Oregon's reasons for that illustrate the complicated decisions schools face with how to use the Student Assistance Fund.

While FSU is using the NCAA-governed assistance fund to help Jameis Winston pay for his reported $10 million package for injury protection, Marcus Mariota has his own policy worth an undisclosed value.

Oregon doesn't currently allocate its assistance funds -- which checked out at $334,997 during the 2013-14 year -- for insurance premiums among nearly 500 student-athletes, Ducks senior associate AD Craig Pintens said.

Four Oregon football players have taken out insurance policies. Helping all four would have exhausted most or all of the annual fund allocation, Pintens said, leaving no money to help hundreds of athletes pay for emergency dental work, trips home for funerals or other player demands.

An Oregon source said Mariota purchased his insurance a while ago, closer to the end of the 2013 season, and the trend of schools helping front player insurance bills is a relatively new one. A Texas A&M official told Fox Sports in July the Aggies are helping left tackle Cedric Ogbuehi, who considered entering May's NFL draft, with nearly $60,000. "I don't think many schools know about it," Aggies associate AD for football Justin Moore told Fox about the right to allocate for insurance.

FSU is helping Winston cover his loss of value policy, which could be as much as $60,000. Baylor is assisting three players, including quarterback Bryce Petty.

In Aug. 2013, the NCAA allocated $73,514,000 to Division I conference offices for the assistance fund, which is designed to "assist student-athletes in meeting financial needs that arise in conjunction with participation in intercollegiate athletics, enrollment in academic curriculum or recognize academic achievement."

The Ducks recently consulted the Pac-12 for interpretation on using the fund for insurance premiums. The league told Oregon the funds can be used "should the student-athlete lack financial resources to pay for or obtain a loan unrelated to future earning potential."

Oregon, of course, can't publicly discuss such private matters about its players.

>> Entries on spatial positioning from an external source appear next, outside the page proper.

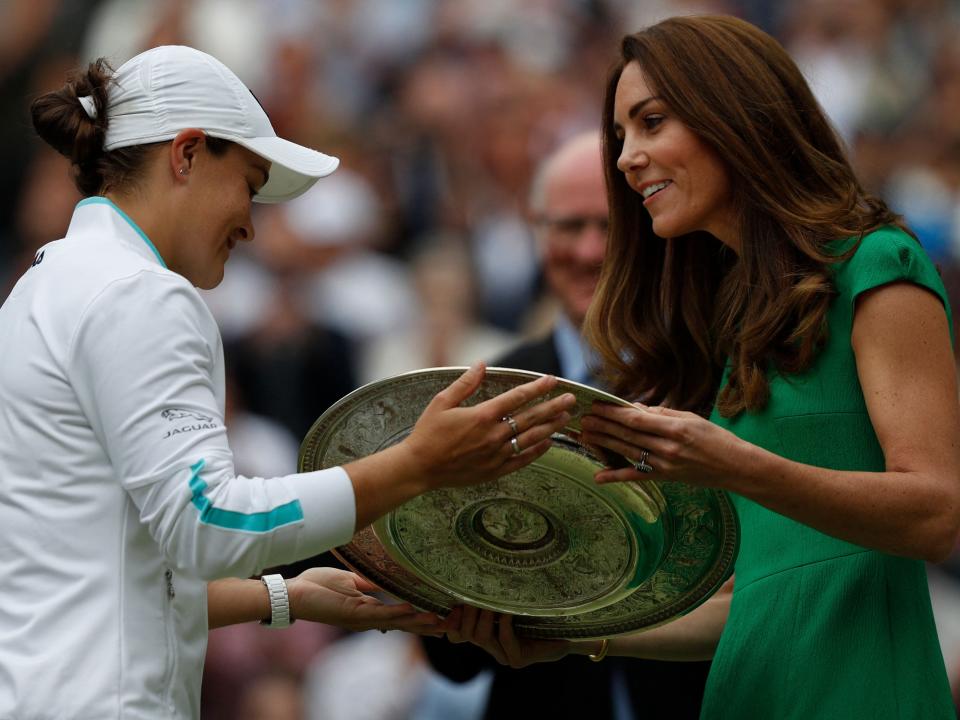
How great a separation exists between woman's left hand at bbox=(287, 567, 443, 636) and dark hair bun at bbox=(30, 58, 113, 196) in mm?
917

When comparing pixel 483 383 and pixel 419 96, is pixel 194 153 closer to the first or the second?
pixel 483 383

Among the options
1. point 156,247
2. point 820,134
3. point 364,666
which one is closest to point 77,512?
point 156,247

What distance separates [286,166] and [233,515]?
71 cm

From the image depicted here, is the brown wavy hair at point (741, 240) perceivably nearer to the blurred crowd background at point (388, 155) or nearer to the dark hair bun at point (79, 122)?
the dark hair bun at point (79, 122)

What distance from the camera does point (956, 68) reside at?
7.71 metres

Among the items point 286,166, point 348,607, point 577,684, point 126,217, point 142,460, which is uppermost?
point 286,166

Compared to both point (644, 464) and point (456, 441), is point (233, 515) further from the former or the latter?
point (644, 464)

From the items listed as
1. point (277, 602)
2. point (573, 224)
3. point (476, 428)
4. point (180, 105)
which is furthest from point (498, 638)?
point (573, 224)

Deciding whether the backgrounds of Mariota or other Ducks swayed the decision would be speculative.

Conferences have discretion over how the funds get distributed but can't use them on benefits such as salaries or stipends.

"With everything that's going on (with NCAA changes), hopefully in the future this is something that we would be able to budget for," Pintens said. "From our perspective, we want to ensure we're benefiting our student-athletes. We allocate that money every year."

In December, Mariota announced his returned for his redshirt junior season.

Schools will continue to face tough calls on whether to spend thousands to insure top players -- in many cases for competitive reasons -- or spread the money out evenly.